We have already revised our Australian GDP growth forecast down to just 0.7% for this financial year (compared to the RBA’s forecast for growth of 1.4%). But as a result of ongoing rate hikes, we see the risk of recession starting around late this year as now very high at about 50%. Consumer spending is almost certain to start going backwards later this year as the 4% plus cash rate will push debt servicing costs into record territory as a share of household income and on the RBA’s analysis 15% of households with a variable rate mortgage (about 1 million people) will be cash flow negative by year end at a 3.75% cash rate & we are now well beyond this.

The US Leading Index - which is comprised of economic indicators like building approvals that normally lead the economic cycle - has already fallen to levels normally associated with recession. In Australia though the Westpac/Melbourne Institute’s Leading Index has fallen but is not yet decisively at levels associated with recession. Which partly explains why we have put the risk of recession at 50% as opposed to more.

What will recession mean for Australians?

Many Australians have had no experience of recession as the last real recession ended over 30 years ago. The pandemic slump in 2020 was due to a mandated shutdown and incomes were protected by programs like Job Keeper so it’s not much guide to any future recession. A recession normally sees higher unemployment – the early 1980s and 1990s recessions saw a roughly 5 percentage point increase, less job security, a contraction in living standards and low levels of confidence. Most will still keep their jobs but they would experience less job security and wages bargaining power and lower levels of confidence. However, recessions eventually also mean lower inflation which would help alleviate cost of living pressures. Recessions often also lead to lower levels of immigration and less household formation which could take pressure off rents and home prices although declining home building won’t help.

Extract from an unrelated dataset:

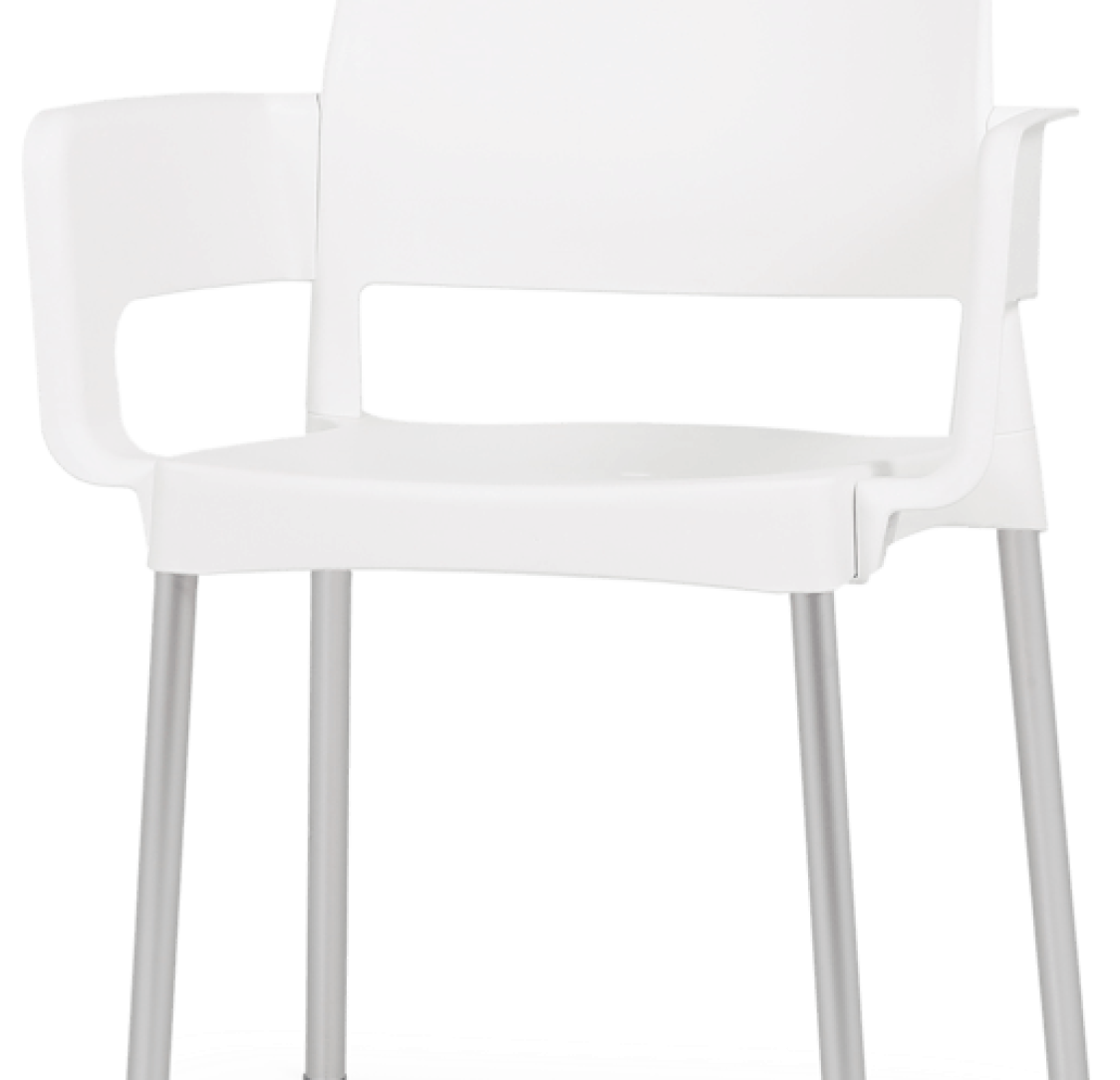Cadeira COMBI CRISTI Branco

What would be the impact on shares?

Historically recessions in Australia and the US have tended to be associated with bear markets in shares, ie, 20% or more falls, as recessions drive a slump in company profits. The next chart shows the Australian share market and falls in it against US recessions. A modifying factor is that share markets are still 8% or so down from their 2021/early 2022 highs so the risk of recession is arguably partly still factored into markets which may limit the extent of falls if a recession does eventuate.

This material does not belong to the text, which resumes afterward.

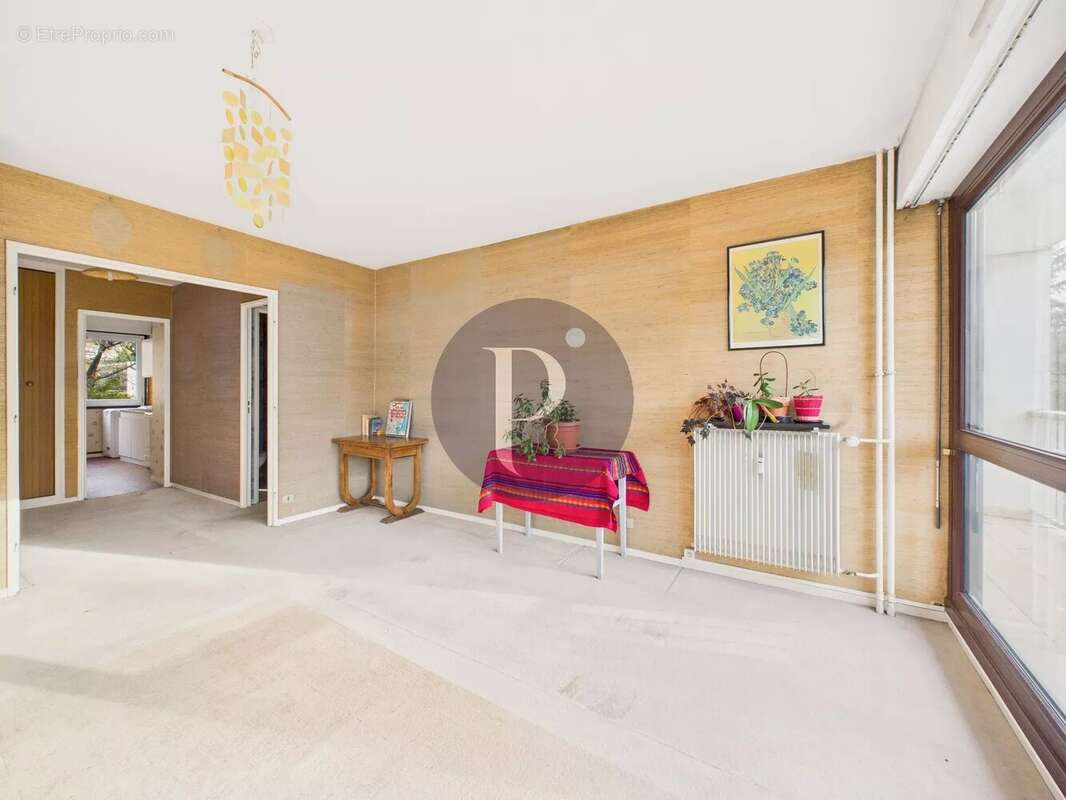 Appartement à CHATENAY-MALABRY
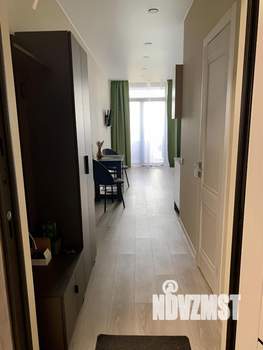 Студия квартира, на длительный срок, 24м2, 9/19 этаж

What would be the impact on residential property?

Australian home prices have rebounded from their lows as a severe supply shortfall has dominated rising rates. However, a recession could drive another leg down in home prices as buyers back of, higher rates and higher unemployment push up distressed selling and recession drives reduced household formation. CoreLogic data shows a 9% fall in capital city property prices in the early 1980s recession with a 25% fall in Sydney, and a 6% fall in the early 1990s recession with a 10% fall in Sydney.

What about interest rates?

Recessions invariably drive sharp falls in interest rates as the RBA will cut rates in response to falling inflation and rising unemployment. While we are allowing for two more 0.25% rate hikes from the RBA in the next few months, we expect it to cut rates four times next year.

Implications for investors

While times like these can be stressful, for superannuation members and most investors the best approach is to stick to an appropriate long term investment strategy to take advantage of the rising long-term trend in share markets given the difficulty in trying to time short term swings.